## Spatial questions linked to pictures
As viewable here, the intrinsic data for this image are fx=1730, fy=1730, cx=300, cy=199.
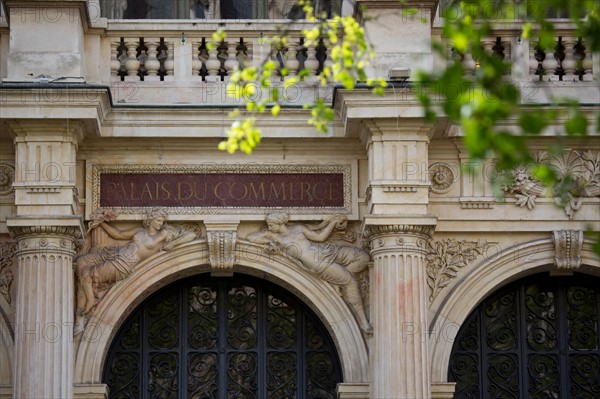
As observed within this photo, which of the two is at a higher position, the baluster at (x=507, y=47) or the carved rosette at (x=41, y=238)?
the baluster at (x=507, y=47)

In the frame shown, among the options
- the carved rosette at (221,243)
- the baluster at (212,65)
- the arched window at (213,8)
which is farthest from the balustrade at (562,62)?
the carved rosette at (221,243)

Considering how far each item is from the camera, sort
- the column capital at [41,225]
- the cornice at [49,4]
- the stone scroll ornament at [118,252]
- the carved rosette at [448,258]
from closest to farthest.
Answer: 1. the column capital at [41,225]
2. the cornice at [49,4]
3. the stone scroll ornament at [118,252]
4. the carved rosette at [448,258]

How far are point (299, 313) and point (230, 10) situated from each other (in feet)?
12.6

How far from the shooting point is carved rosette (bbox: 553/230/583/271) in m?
19.8

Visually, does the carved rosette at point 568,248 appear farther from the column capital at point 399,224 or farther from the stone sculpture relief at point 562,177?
the column capital at point 399,224

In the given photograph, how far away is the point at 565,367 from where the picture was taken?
20312 mm

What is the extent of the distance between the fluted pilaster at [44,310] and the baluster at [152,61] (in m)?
2.14

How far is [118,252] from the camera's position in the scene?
19.7 m

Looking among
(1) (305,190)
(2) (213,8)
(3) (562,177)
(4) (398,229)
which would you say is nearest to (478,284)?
(4) (398,229)

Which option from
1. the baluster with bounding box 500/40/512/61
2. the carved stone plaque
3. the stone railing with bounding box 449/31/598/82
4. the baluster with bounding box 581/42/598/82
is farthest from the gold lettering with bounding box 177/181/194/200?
the baluster with bounding box 581/42/598/82

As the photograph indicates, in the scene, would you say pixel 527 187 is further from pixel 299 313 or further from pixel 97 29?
pixel 97 29

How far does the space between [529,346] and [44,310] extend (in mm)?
5707

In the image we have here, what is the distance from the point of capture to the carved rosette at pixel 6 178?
1978 cm

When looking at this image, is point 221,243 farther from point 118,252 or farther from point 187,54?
point 187,54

## EXERCISE
Repeat everything in the material from the line containing "When looking at" down to the very end, both ends included.

## TASK ANSWER
When looking at this image, is point 221,243 farther from point 118,252 or farther from point 187,54?
point 187,54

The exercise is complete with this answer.